Data items:
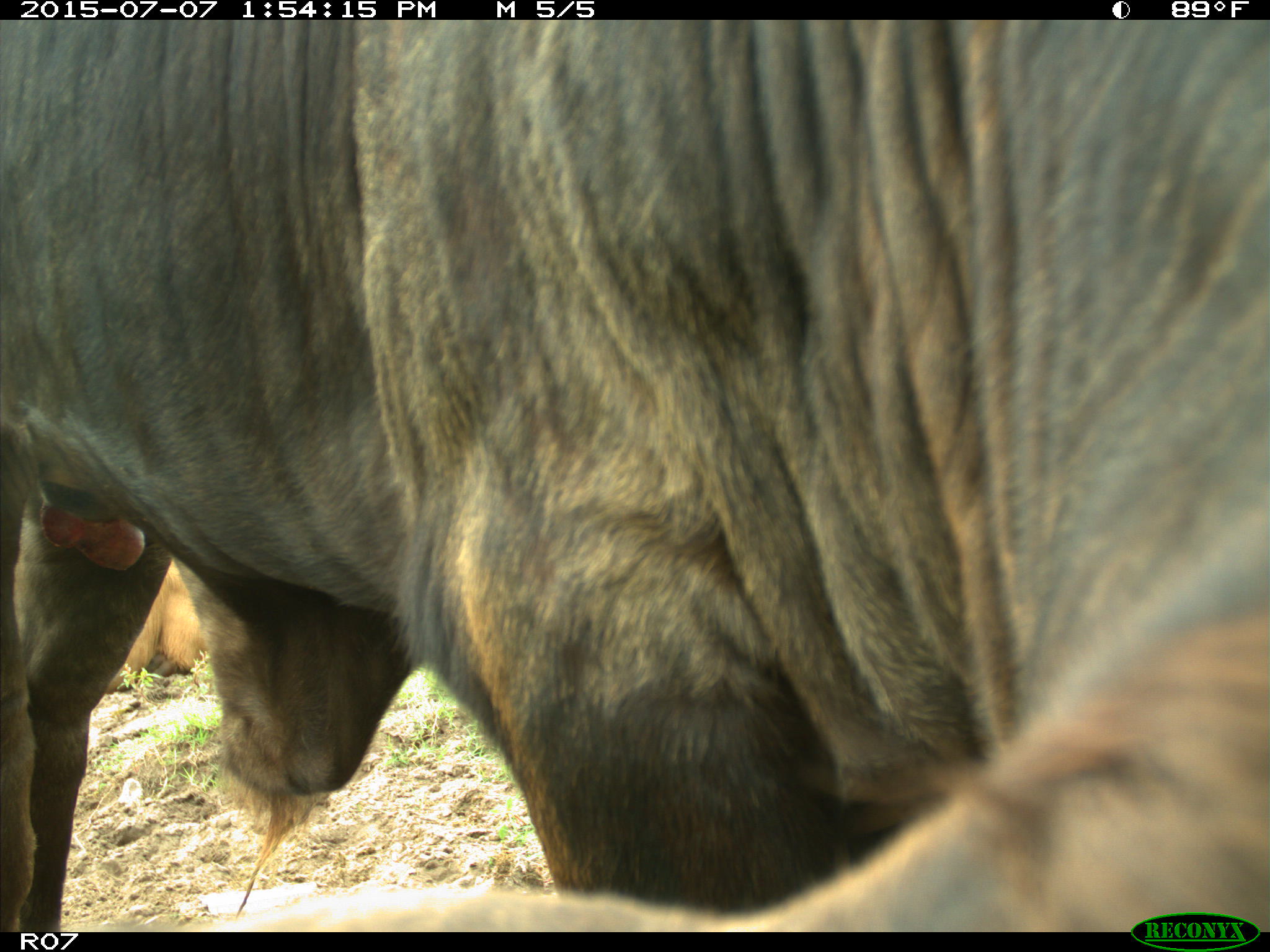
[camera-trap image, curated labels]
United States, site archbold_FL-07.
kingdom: Animalia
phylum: Chordata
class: Mammalia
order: Artiodactyla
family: Bovidae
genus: Bos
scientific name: Bos taurus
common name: domestic cow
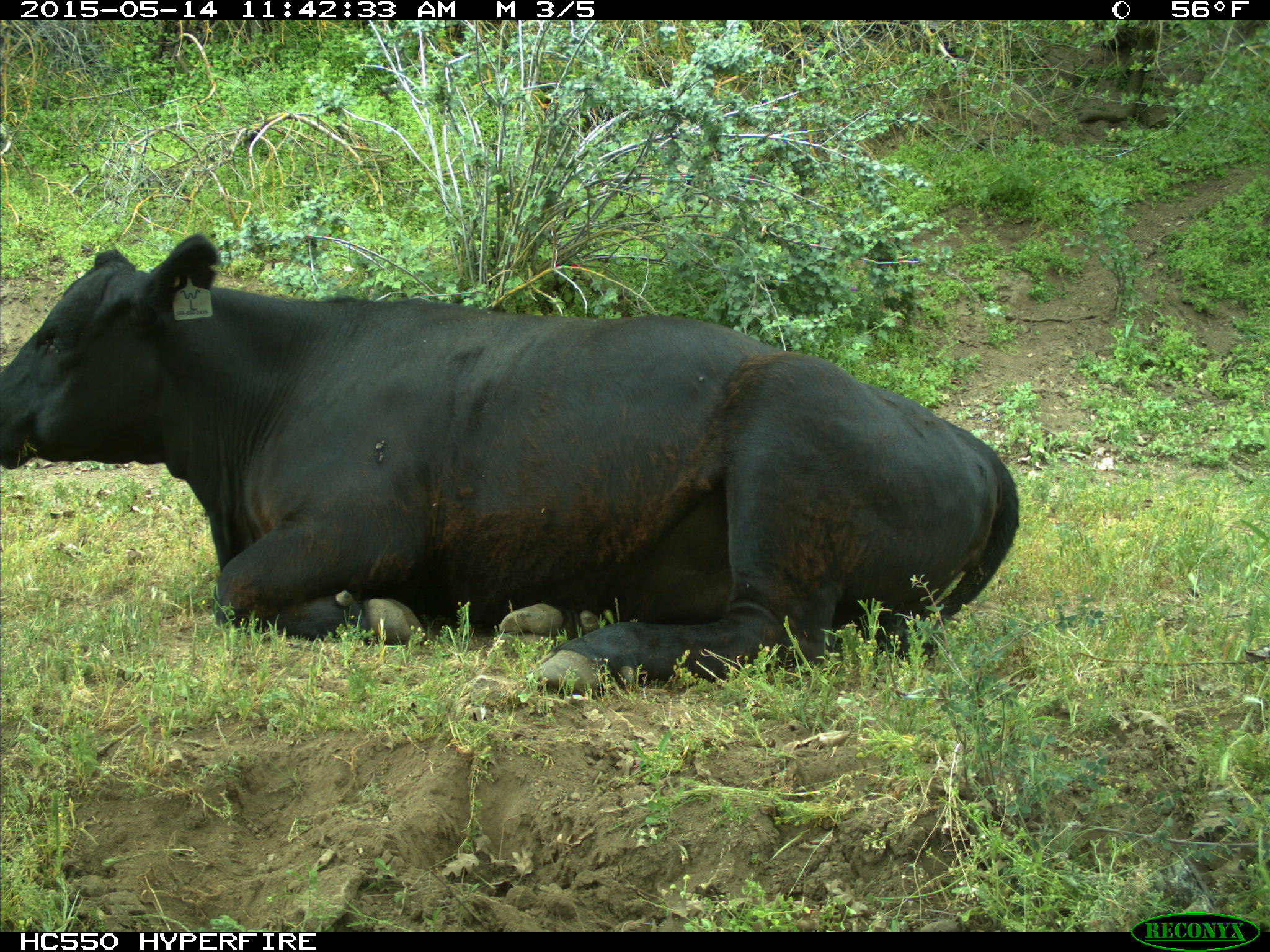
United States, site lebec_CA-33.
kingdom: Animalia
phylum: Chordata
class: Mammalia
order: Artiodactyla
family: Bovidae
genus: Bos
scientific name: Bos taurus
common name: domestic cow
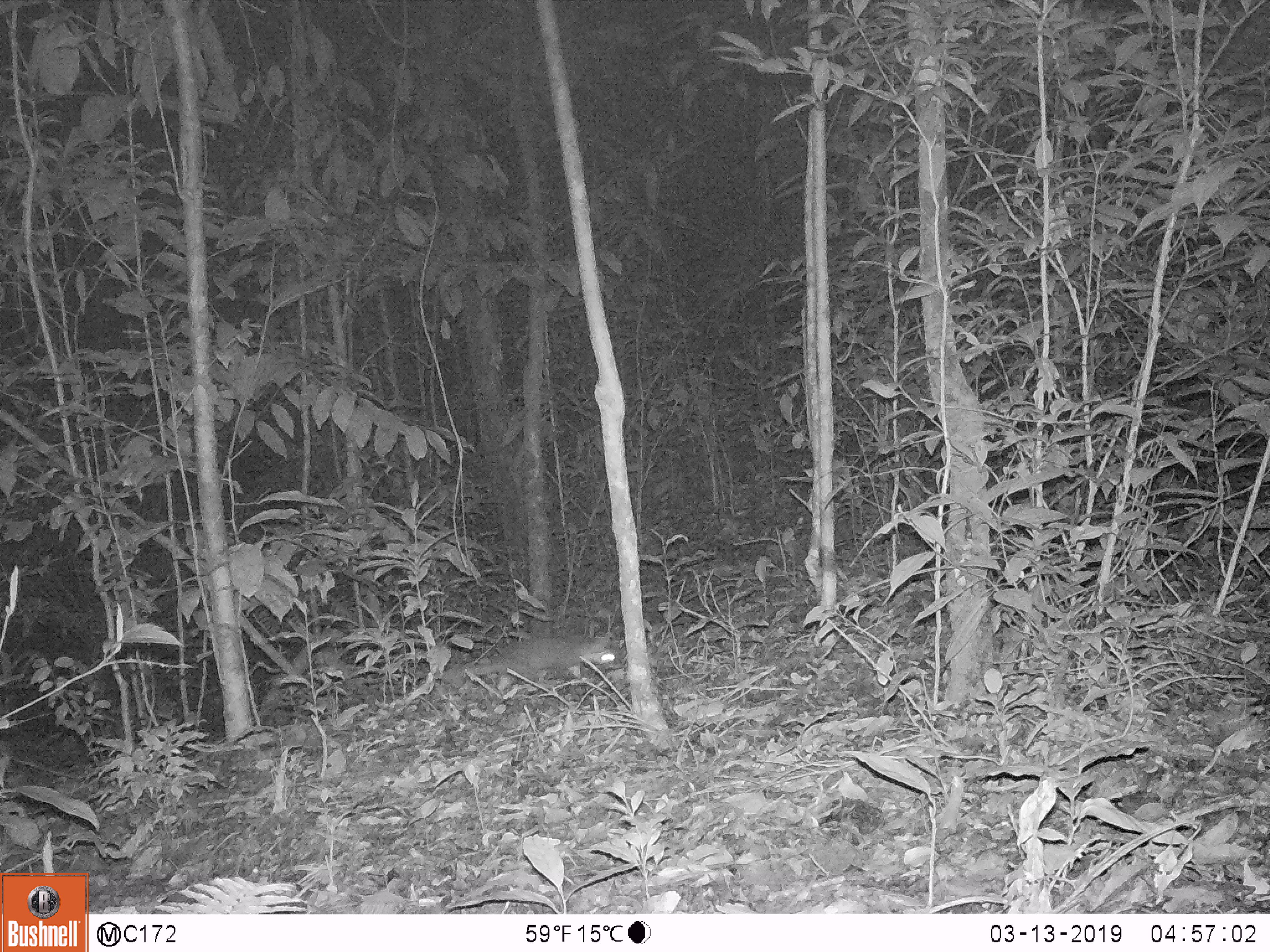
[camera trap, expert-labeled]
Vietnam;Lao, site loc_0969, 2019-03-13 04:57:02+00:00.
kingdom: Animalia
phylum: Chordata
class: Mammalia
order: Carnivora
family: Mustelidae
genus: Melogale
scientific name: Melogale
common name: ferret badger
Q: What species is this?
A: Ferret badger (Melogale).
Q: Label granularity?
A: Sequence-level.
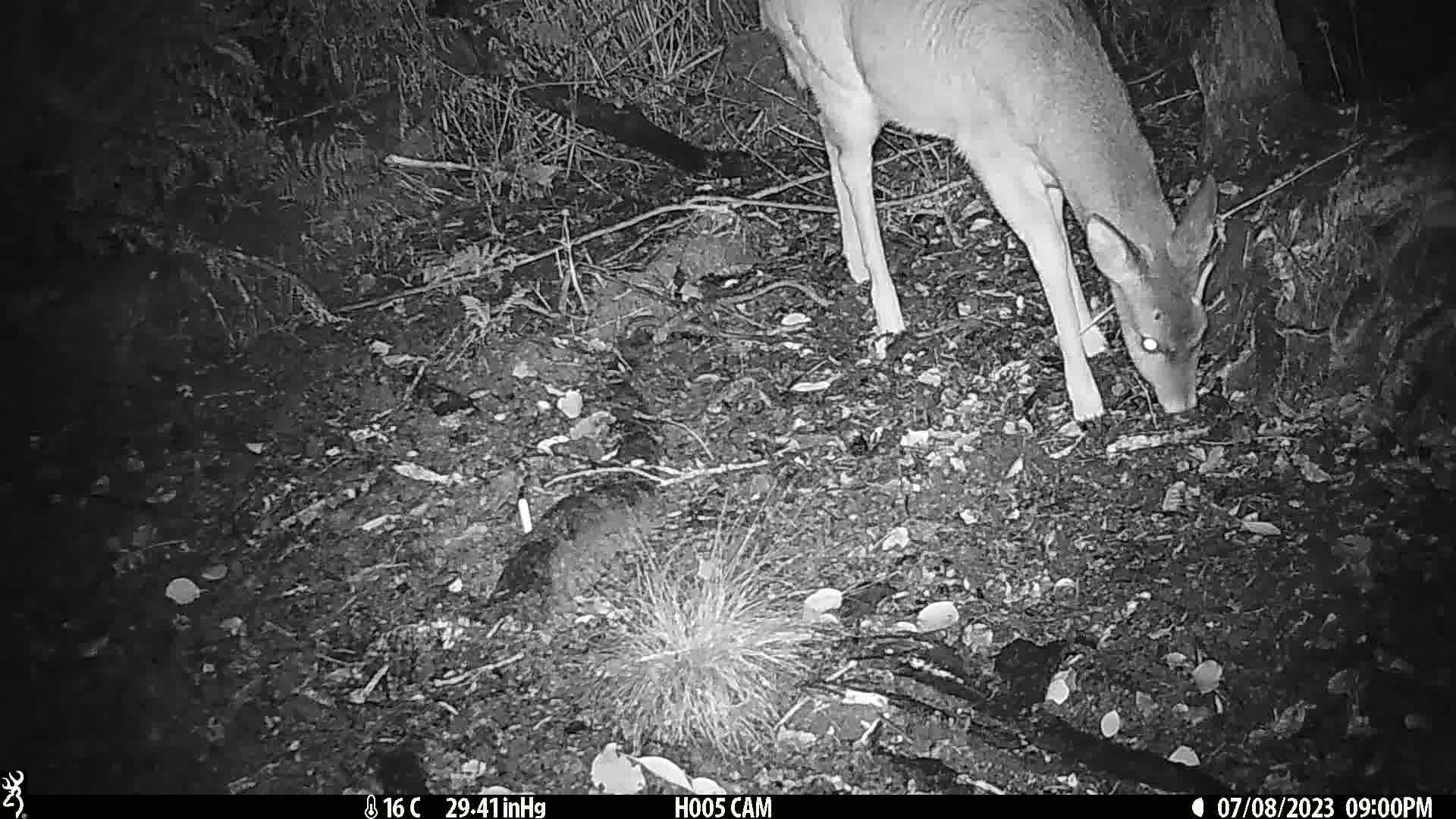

Exercise brief: Set down every record word for word and leave out the pictures.

Reply to the exercise:
[camera-trap image, curated labels]
United States, site archbold_FL-07.
kingdom: Animalia
phylum: Chordata
class: Mammalia
order: Artiodactyla
family: Bovidae
genus: Bos
scientific name: Bos taurus
common name: domestic cow
United States, site lebec_CA-33.
kingdom: Animalia
phylum: Chordata
class: Mammalia
order: Artiodactyla
family: Bovidae
genus: Bos
scientific name: Bos taurus
common name: domestic cow
[camera trap, expert-labeled]
Vietnam;Lao, site loc_0969, 2019-03-13 04:57:02+00:00.
kingdom: Animalia
phylum: Chordata
class: Mammalia
order: Carnivora
family: Mustelidae
genus: Melogale
scientific name: Melogale
common name: ferret badger
Q: What species is this?
A: Ferret badger (Melogale).
Q: Label granularity?
A: Sequence-level.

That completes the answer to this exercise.